New Study Provides "Real World Data” with Baricitinib for Severe Alopecia Areata

Baricitinib was FDA approved for severe alopecia (more than 50 % loss) in June 2022. 4 mg of baricitinib helped about 35.9%−38.8% of patients with severe AA (SALT >50) achieve a SALT score <20 after 36 weeks. We reviewed these studies in the past. A link is provided below.

In a new study, authors sought to assess the effectiveness and safety of baricitinib for AA in adults with severe alopecia areata, defined as a Severity of Alopecia tool (SALT) ≥50 (more than 50% scalp hair loss).

Patients received baricitinib 4 mg once daily, and they were evaluated at weeks 0, 16, 24, and 36.

Results

There were 50 patients in this study. Patients were from four dermatology Units in Milan, Italy. At baseline, the mean SALT score was 84.38 and 30 patients (60%) had a very severe AA (SALT 95–100).

In this study, only a small proportion of patients completed the full 36 weeks so far. Thirty-four patients completed 16 weeks of treatment to date, and 26.5% of them achieved a SALT ≤ 20. There were 24 patients who completed 24 weeks of therapy and 38.1% achieved a SALT<20. There were just 11 patients who completed 36 weeks of therapy. At week 36, the percentage having a SALT<20 was 54.6%.

Early vs Gradual vs Late Responders

The authors of this study used the term early, gradual and late responder to mean something different than used in the King et al paper. In this study, a responder was not just someone who started to grow hair (ie a SALT30) but rather was someone who achieved a SALT <20.

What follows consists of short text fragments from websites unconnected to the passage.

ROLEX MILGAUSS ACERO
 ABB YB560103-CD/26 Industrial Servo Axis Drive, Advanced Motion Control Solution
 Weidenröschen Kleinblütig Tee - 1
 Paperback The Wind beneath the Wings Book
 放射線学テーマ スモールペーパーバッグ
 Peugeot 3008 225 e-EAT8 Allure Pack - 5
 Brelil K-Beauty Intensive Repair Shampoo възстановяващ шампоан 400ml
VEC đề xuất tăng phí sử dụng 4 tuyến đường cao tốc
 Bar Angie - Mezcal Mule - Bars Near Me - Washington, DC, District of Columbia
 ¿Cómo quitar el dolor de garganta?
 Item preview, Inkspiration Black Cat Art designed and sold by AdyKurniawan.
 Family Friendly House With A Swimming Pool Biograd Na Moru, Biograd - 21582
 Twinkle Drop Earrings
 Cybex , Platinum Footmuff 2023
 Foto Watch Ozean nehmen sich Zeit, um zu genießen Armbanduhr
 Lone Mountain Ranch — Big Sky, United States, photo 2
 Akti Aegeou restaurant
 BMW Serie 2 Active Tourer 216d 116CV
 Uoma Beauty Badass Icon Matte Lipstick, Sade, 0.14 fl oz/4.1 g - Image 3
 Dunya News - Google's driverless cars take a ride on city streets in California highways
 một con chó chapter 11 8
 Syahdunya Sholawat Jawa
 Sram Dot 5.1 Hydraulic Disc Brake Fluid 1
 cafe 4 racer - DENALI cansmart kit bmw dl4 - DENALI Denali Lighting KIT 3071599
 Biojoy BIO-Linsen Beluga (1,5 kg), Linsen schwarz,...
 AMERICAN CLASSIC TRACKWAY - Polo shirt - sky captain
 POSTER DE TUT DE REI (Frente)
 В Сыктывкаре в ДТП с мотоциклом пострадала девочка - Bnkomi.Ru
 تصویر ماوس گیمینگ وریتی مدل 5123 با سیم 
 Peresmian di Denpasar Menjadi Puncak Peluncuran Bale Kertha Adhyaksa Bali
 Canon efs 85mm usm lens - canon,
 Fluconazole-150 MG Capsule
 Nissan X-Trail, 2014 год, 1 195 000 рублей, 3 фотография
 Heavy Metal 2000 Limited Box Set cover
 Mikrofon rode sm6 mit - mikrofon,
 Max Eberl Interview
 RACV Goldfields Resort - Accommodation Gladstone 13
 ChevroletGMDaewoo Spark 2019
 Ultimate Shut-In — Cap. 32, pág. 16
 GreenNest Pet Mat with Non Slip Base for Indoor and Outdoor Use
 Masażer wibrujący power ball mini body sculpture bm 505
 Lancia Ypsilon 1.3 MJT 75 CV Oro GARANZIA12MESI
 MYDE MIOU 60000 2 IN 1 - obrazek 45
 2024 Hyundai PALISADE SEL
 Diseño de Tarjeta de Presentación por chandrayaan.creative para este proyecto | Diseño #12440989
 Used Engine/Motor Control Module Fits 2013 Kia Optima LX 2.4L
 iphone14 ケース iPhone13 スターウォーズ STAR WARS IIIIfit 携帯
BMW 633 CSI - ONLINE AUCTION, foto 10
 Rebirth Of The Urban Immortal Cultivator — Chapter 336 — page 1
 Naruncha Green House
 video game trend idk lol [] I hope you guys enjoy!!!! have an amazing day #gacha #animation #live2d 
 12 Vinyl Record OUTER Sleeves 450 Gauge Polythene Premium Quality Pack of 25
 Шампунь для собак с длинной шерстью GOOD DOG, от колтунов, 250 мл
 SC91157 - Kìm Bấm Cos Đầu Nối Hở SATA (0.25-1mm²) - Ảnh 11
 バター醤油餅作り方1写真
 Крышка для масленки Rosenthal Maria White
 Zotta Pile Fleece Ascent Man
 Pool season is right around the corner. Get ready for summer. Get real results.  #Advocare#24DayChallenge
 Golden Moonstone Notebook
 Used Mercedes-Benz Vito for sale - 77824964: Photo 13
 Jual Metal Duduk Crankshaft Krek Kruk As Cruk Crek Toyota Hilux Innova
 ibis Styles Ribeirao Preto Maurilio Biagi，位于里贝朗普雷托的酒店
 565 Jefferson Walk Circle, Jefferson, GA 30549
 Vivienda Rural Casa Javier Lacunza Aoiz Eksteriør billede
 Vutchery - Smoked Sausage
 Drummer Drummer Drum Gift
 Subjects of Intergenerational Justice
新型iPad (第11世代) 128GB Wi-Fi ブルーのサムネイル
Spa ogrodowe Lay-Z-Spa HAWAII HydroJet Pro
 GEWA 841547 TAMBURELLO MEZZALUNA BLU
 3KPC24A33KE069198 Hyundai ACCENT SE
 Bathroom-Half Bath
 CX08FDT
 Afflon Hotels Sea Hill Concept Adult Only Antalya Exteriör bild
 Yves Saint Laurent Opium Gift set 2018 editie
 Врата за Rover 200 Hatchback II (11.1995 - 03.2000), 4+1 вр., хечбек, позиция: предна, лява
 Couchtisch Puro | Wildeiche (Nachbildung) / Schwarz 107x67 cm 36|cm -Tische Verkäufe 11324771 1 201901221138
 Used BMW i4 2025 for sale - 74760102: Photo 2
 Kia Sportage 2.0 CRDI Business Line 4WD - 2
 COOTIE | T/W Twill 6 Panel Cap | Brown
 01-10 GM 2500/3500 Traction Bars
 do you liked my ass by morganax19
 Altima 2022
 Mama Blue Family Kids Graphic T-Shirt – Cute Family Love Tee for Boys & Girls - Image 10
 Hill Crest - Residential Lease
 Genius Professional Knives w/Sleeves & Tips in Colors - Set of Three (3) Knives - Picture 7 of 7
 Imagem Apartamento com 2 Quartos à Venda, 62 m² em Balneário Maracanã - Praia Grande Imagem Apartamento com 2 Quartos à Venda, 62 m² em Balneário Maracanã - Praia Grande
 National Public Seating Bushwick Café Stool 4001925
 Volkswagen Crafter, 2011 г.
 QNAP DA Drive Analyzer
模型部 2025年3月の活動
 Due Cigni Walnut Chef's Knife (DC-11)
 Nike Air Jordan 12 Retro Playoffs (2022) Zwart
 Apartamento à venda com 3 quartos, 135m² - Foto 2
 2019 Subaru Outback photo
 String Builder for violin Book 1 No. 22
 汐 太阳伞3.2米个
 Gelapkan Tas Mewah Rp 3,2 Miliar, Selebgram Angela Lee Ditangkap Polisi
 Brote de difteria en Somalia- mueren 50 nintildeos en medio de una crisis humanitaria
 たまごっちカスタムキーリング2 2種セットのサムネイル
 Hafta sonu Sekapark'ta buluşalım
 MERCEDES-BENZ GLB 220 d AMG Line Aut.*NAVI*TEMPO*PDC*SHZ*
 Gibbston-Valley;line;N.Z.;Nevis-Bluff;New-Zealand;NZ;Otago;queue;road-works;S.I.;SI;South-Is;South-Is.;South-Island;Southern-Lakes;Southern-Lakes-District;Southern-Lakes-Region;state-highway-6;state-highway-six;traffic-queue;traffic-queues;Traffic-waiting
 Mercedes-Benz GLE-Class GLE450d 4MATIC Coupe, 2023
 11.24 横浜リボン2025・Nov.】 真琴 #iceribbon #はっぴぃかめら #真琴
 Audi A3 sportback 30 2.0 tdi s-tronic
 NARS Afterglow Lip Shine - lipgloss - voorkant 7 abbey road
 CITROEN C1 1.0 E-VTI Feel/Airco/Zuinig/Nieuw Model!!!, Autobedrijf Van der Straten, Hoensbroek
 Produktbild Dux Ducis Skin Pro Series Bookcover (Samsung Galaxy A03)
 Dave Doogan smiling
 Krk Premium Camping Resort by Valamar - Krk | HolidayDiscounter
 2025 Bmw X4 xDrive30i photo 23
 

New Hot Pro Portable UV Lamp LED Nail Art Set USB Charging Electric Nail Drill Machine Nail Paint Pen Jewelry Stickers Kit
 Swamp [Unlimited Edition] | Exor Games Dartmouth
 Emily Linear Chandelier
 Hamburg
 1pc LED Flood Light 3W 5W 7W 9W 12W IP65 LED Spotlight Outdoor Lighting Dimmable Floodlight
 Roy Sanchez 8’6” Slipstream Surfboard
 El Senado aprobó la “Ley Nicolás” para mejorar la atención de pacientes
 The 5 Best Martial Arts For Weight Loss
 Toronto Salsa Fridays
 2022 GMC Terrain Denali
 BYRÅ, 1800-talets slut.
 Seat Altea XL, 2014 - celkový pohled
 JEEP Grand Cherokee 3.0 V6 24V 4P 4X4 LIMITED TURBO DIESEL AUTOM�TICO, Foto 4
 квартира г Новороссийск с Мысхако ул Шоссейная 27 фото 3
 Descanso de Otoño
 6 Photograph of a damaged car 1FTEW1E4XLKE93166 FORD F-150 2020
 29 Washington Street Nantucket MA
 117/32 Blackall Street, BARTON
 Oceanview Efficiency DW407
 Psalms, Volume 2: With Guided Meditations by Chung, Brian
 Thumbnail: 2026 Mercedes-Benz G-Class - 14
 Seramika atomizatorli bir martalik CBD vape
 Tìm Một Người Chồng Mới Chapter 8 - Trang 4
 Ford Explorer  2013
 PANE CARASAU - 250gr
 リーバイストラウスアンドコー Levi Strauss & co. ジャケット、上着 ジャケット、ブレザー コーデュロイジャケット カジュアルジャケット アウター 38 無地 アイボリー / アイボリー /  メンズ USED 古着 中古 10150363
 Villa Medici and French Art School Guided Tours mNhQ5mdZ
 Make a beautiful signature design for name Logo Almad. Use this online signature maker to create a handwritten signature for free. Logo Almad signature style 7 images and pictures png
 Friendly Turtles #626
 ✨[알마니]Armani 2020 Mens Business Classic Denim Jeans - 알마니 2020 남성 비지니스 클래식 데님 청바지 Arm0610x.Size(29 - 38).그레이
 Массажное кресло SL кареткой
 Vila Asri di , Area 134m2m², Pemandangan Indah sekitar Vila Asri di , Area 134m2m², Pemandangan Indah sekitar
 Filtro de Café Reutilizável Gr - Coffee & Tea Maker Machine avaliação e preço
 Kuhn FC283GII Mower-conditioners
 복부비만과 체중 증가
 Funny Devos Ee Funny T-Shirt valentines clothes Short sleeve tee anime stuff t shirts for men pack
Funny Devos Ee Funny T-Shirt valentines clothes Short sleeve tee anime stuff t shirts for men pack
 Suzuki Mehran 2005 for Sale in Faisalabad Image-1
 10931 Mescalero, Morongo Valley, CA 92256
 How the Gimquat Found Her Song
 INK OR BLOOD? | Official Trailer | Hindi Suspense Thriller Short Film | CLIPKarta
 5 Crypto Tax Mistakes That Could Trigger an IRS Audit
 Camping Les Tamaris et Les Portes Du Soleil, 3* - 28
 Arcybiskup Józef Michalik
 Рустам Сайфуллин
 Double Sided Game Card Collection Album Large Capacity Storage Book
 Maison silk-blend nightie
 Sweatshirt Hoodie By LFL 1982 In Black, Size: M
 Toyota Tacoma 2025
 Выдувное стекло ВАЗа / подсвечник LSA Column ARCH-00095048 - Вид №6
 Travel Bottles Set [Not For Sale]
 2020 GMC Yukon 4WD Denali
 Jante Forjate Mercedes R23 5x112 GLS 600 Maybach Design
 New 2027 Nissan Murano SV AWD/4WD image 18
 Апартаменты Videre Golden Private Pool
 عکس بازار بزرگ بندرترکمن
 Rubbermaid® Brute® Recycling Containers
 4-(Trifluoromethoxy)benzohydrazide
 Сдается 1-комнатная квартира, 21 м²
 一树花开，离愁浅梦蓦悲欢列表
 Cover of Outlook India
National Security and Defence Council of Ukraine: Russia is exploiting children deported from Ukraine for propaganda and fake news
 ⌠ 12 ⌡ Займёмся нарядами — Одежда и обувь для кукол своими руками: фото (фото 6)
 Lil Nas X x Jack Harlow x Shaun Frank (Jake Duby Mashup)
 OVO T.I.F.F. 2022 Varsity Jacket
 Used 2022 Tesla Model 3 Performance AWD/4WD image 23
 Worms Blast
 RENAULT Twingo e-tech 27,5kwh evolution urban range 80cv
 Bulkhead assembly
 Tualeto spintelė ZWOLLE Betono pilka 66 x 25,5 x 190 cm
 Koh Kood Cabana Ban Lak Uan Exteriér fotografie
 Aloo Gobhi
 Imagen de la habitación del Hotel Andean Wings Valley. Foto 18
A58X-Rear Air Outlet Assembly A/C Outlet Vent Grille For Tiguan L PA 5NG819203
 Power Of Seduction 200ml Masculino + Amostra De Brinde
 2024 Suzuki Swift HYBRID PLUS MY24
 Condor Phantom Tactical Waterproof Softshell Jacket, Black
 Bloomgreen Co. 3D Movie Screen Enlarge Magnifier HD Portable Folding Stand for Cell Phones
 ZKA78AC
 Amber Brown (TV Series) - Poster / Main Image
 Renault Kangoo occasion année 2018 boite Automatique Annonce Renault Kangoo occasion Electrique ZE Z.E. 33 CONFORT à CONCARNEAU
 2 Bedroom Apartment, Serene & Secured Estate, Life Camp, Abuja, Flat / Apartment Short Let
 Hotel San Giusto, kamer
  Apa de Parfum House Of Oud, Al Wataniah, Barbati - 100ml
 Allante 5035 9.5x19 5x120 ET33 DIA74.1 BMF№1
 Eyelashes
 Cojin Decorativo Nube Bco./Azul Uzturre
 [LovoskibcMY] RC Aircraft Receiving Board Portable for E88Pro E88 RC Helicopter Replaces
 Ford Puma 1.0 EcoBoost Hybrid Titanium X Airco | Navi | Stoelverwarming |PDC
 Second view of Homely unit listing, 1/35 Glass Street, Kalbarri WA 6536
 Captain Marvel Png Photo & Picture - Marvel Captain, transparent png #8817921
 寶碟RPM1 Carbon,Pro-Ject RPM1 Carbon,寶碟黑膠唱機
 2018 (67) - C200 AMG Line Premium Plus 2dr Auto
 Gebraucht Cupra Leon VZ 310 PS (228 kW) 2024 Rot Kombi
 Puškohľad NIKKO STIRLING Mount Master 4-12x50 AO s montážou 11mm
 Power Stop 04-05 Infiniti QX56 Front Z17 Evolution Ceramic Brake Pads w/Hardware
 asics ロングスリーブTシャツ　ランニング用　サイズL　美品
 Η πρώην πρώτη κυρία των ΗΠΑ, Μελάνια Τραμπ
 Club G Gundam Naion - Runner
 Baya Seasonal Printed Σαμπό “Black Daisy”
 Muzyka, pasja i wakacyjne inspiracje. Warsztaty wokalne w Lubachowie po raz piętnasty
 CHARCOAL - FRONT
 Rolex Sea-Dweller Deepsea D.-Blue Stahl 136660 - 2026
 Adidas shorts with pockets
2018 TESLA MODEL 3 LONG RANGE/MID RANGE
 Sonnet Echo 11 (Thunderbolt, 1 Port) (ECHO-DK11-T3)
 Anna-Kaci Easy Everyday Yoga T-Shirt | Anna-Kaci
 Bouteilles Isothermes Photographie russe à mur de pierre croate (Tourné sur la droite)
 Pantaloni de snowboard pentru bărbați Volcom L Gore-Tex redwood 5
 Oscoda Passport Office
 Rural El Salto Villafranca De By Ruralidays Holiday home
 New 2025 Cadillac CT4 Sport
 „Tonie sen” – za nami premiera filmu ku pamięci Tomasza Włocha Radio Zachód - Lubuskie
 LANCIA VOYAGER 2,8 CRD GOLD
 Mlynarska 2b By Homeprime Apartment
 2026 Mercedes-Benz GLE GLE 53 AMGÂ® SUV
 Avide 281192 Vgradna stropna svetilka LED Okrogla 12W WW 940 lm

The study therefore looked at the proportions who were early responders (achieved a SALT<20 in the first 12 weeks), gradual responders (achieved a SALT<20 from 12 to 36 weeks), and late responders (achieved a SALT<20 in after 36 week),

Among all patients who achieved a SALT<20 response, 15.8% of the patients were considered early responders, 68.4% were gradual responders and 15.8% were late responders.  

The most reported side effects were hypercholesterolemia (10 patients) and creatine phosphokinase elevation.

Conclusions and Comments

This is an interesting study. Real world data are also important to publish because clinical trials are not always representative of what goes on in the real world. Clinical trials are highly controlled and have certain inclusion and exclusion criteria. Therefore what goes on the real world is important.

The authors found pretty similar data to the BRAVE AA trials. 54 % of patients had a SALT <20 by week 36. They only had 11 patients in this group so clearly one patient can skew the number a lot. Here, there were 6 of 11 with a SALT less than 20. Clearly small numbers can skew things a lot.

The data are important because it reminds us that some patients do respond really early to baricitinib but the vast majority have responded by week 36.

The study is small with only 11 patients in the week 36 group. But nevertheless it’s helpful data for us to be generating real world data too.

Longer studies will be helpful as the baricitinib trial data suggests that some patients start losing benefits between week 52 and 104. So I would encourage the authors to continue to follow these patients.

Similarly – real world data with side effects are equally important. Changes in blood counts, shingles, COVID infections, blood clots, heart attacks are all important to document.

In fact, all authors worldwide should be aware that real world data is extremely important and an RCT leading to FDA approval does not mean the case for baricitinib use in AA is signed and sealed.

A final point is that we are clearly heading into a bit of a problem about terminology. Early responders and gradual responders in this study are those that achieve a SALT score less than 20 (80% regrowth). Early and gradual responders in the King et al study are those that achieve a 30 % reduction in SALT score. At some point in the future, there is going to need to be some kind of a consensus on how we use various terms.

REFERENCE

Luigi Gargiulo et al. Effectiveness and safety of baricitinib in patients with severe alopecia areata: a 36-week multicenter real-world experience. J Dermatolog Treat. 2023 Dec;34(1):2268764.

Krauss A et al. Why all randomised controlled trials produce biased results. Ann Med. 2018 Jun;50(4):312-322.